1. TURN OFF ELECTRONICS
Turn off electronics an hour before sleep
Try grabbing a book or magazine instead. I'm currently reading The Remains of the Day by Kazuo Ishiguro and Darling Magazine.
2. SET A BEDTIME RITUAL
Keep the sleep and wake time consistent
Try to set a schedule and keep it consistent throughout the week- even on weekends.
3. EXERCISE EARLY
Exercise 4-6 hours before bed so elevated body temperature doesn’t keep you up
Try stretches that help you snooze. How about the “Sleeping Swan” stretch?
4. LIMIT CAFFEINE
Avoid coffee or caffeinated tea after noon and opt for herbal tea
Few of my favorite decaf teas include Peppermint, Chamomile or Ginger tea.
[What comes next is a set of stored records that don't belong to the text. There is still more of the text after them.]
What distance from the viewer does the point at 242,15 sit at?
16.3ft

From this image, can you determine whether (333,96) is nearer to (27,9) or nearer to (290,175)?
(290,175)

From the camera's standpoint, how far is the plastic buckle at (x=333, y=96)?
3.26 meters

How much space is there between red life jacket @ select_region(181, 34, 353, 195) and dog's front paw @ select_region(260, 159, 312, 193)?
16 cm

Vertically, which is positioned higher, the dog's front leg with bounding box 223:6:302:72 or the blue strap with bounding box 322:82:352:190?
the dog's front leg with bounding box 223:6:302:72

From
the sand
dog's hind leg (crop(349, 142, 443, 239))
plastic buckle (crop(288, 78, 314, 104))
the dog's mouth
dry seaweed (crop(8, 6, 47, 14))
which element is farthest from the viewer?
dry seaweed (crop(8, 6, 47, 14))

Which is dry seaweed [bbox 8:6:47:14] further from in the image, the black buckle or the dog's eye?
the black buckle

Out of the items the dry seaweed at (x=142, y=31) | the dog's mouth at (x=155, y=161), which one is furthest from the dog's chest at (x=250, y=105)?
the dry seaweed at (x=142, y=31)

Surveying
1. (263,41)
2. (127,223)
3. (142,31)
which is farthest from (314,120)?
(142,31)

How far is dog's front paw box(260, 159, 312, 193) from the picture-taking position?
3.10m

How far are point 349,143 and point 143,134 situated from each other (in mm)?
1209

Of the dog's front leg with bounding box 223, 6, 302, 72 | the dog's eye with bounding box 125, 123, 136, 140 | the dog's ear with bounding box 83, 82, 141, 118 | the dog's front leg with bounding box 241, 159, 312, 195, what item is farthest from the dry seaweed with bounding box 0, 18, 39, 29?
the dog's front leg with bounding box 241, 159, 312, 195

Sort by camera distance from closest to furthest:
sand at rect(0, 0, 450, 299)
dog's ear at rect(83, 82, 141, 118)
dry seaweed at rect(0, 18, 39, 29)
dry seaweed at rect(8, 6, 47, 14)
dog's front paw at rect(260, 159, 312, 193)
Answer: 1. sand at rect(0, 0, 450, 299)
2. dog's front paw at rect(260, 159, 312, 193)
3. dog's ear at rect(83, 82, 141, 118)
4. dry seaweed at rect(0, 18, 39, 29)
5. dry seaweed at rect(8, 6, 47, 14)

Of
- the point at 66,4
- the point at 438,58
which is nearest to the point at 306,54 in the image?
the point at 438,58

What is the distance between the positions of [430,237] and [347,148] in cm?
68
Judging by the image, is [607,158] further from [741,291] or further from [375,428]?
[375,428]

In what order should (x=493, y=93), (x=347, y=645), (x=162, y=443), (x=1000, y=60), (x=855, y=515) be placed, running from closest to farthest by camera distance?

If tea doesn’t float your boat, warm milk is great for sleep.
5. INVEST IN MATTRESS & PILLOW
Invest in mattress & pillow that don’t cause back or neck pain and helps maximize comfort
Try out our Coop Home Goods pillow paired with Casper Mattress. We spend so much time on our mattress & pillows so I say it's worth an investment.
6. ADJUST TEMPERATURE
Keep a recommended 60-67 degrees Fahrenheit
Make sure that the room is not too cold or hot and and adjust as needed.
7. BATHE BEFORE SLEEP
Intergalactic and Rose Bomshells Lush bath bombs are two of my favorites.